Двенадцать смотрительниц, в основном женщины в годах, выстроились перед нею в две шеренги.
– Мне заслоняет третья грудь! – продребезжала Сухова.
– Отставить! Кто третья грудь?
– Смотритель Шенкель! – Очень крупная женщина с крашеными в иссиня-черный цвет волосами, вторая с правого фланга, положила руку на плечо коллеги в первой шеренге, та сделала шаг вперед и в сторону и пропустила Шенкель вперед. Шенкель застыла перед строем, задрав подбородок и плотно прижав руки к бедрам.
– У вас не по годам развита грудь, Шенкель. Как и все остальное. Надо следить за собой! Придется заняться вами. Пять приседаний на одной ноге. Поочередно. Приступить.
Шенкель присела и встать не смогла. Ей помогли двое.
– Очень плохо. Смотрите! – Салтычиха присела по пять раз на правой и левой ноге. – Встать в строй!
– А вы намерены весь месяц прохлаждаться, как и прошедшую неделю? – обратилась она ко мне.
– Намерен весь месяц трудиться, товарищ начальник! Всюду, куда пошлют, товарищ начальник!
Салтычихе понравился мой ответ. Она всех распустила заниматься приборкой.
– Едет! – влетел Пантелеев, чуть не сбив Салтычиху с ног.
– Да тише ты, черт! Что тебя носит всегда? Подождет.
Мне тоже понравился ее ответ. Неужели нас начинает сближать общее видение проблемы?
Зашел Шувалов.
– А я прикорнул там, на втором этаже, – хохотнул он. – Со вчерашнего вечера. Привет, дружище!
Он облапил меня.
– Пантелеев! Почему посторонний? – спросила Салтычиха.
Пантелеев наморщил лоб.
– Безобразие!
– Так точно, безобразие! – отчеканил начальник охраны.
– Опять безобразие? – появился Верлибр.
У него, как у всякого директора, было чутье на безобразия. Видимо, они подпитывали его как администратора.

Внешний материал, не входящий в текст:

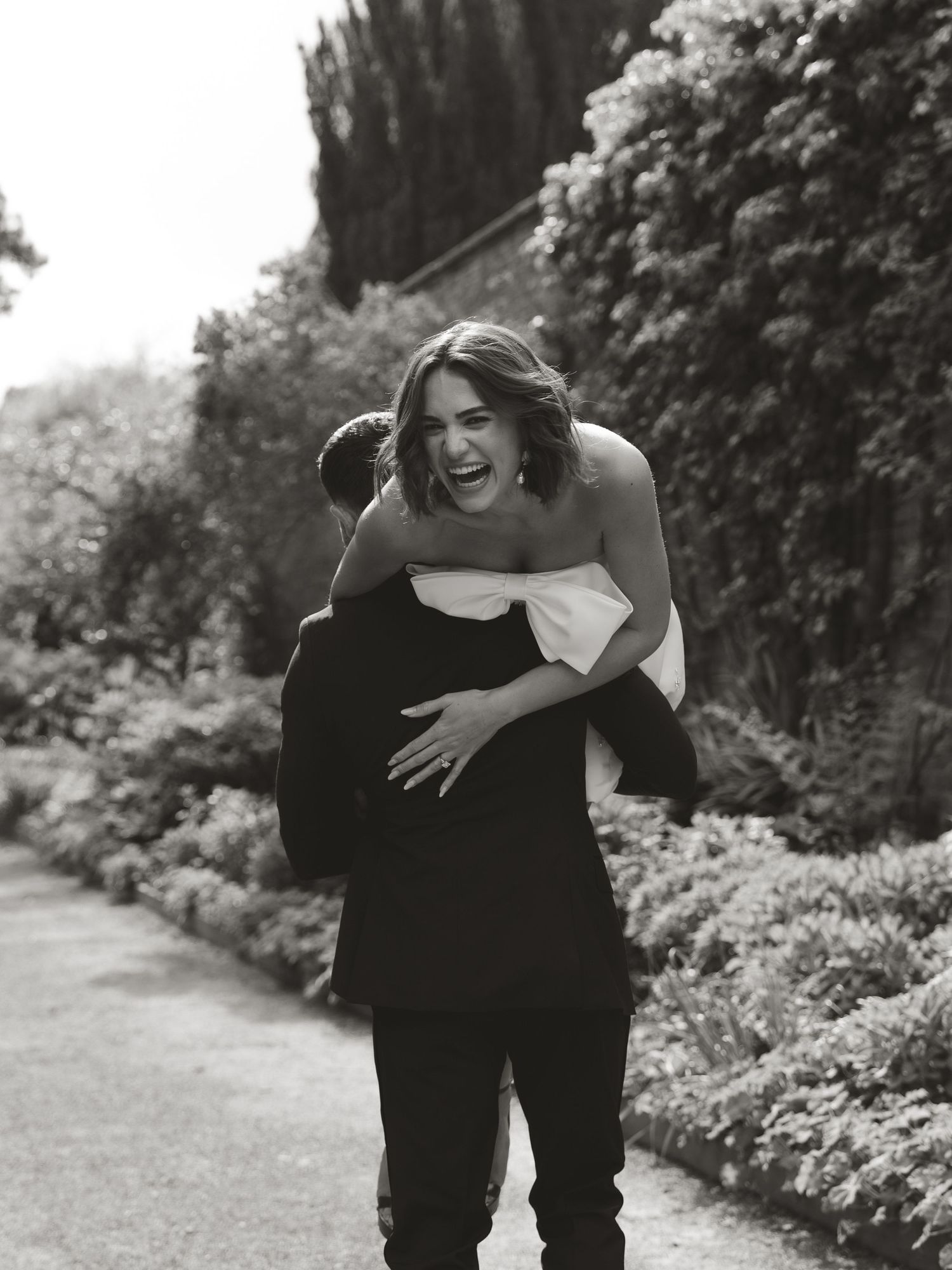 Joyful woman laughing while getting a piggyback ride from a man in a suit in a lush garden, black and white photo.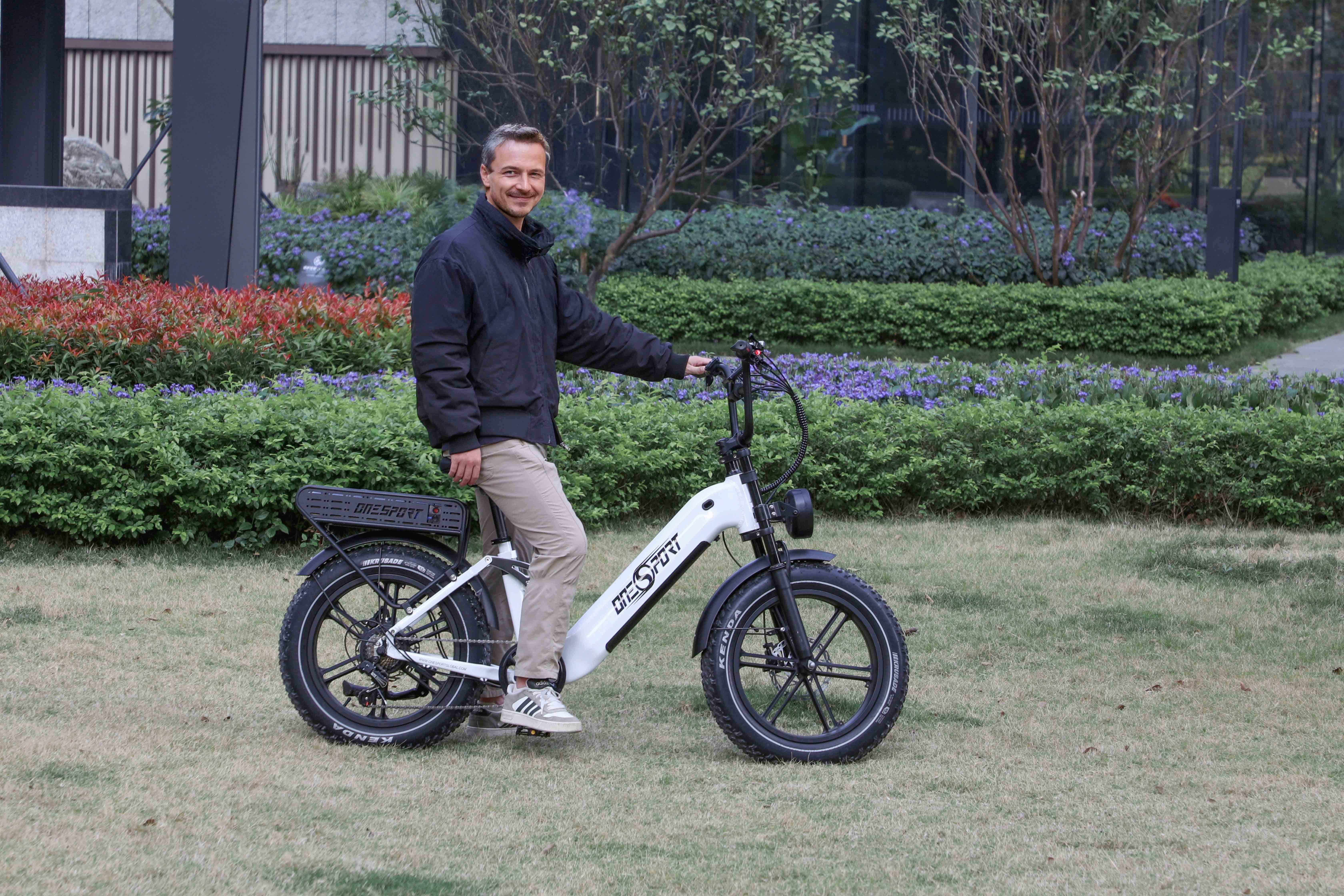 Mann in schwarzer Jacke steht neben weißem E-Bike im Gras mit Büschen.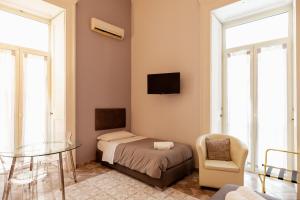 a bedroom with a bed and a table and a chair at Suites Trinità in Toledo street in Naples
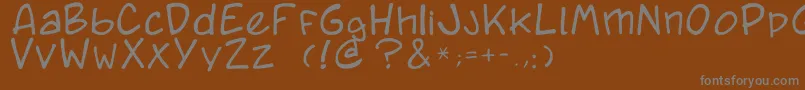 Czcionka Caricature.Fr – szare czcionki na brązowym tle
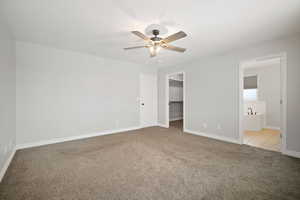 Unfurnished bedroom with ceiling fan, light colored carpet, a spacious closet, and ensuite bath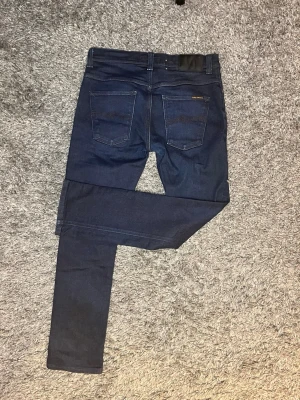 Mörkblå slimfit nudie jeans - Snygga mörkblå slimfit jeans från Nudie med klassisk femficksdesign och diskreta sömmar. Jeansen har en smal passform och är tillverkade i stretchigt denimtyg för extra komfort. Perfekta för en trendig och stilren look. Jeansen är i strl w32 l32. Skriv vid fler frågor🙌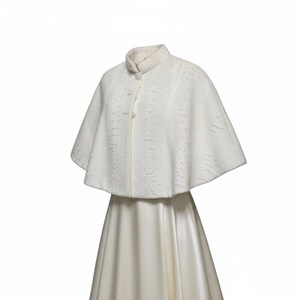 May include: A white cape with a textured surface and a high collar, featuring three round buttons down the front. The cape is worn over a smooth, floor-length white dress with a flared skirt, creating a layered appearance in this garment set.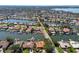 Scenic aerial view of waterfront properties lining canals with boat docks, highlighting the attractive coastal community at 1997 Kansas Ne Ave, St Petersburg, FL 33703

– Вот, на той неделе пропали две вазы, – Салтычиха кивнула на Шувалова.
– Ну, и сволочь же ты! – бросил Шувалов Салтычихе и вышел, хрястнув дверью.
– Пантелеев! Его больше в музей не пускать!
– Даже с экскурсией?
– Даже с экскурсией! Шувалова, как ты жила с таким?
Приехал…
– Приехал! – ужасным шепотом прошипела из входной двери Шенкель. – Мэр приехал!
Салтычиха зыркнула по сторонам. Холл тут же опустел. Остались четверо: директор, Салтычиха, Элоиза и я. Директор придержал меня за рукав. Хороший сигнал. Видимо, меня ждет повышение. Чем-то я ему импонировал.
Вошел мэр в сопровождении свиты.
Мэр был деловит. Ему сегодня еще предстояло побывать на трех рухнувших и сгоревших объектах, пяти стройках, презентации казино «С бодуна», закладке часовни, на выставке детского рисунка, в прокуратуре, а вечером на балете «Коппелия». Досужие языки еще приписывали ему интимную связь с примадонной то ли оперного, то ли театра оперетты, но это они напрасно, поскольку у мэра не оставалось даже нескольких минут для этого. Он поздоровался с каждым за руку. Огляделся по сторонам, что-то соображая.
– Так! – сказал он, потирая руки. – Очень хорошо. Вот тут и соорудите, – обратился он к своему заму по культуре.
Он взял Верлибра под руку, провел его в угол и сказал:
– Вот здесь мы планируем поставить киоск с шапочками и пакетами «Гринпис». А там я вам привез ко Дню, как и обещал, шапочки и значки.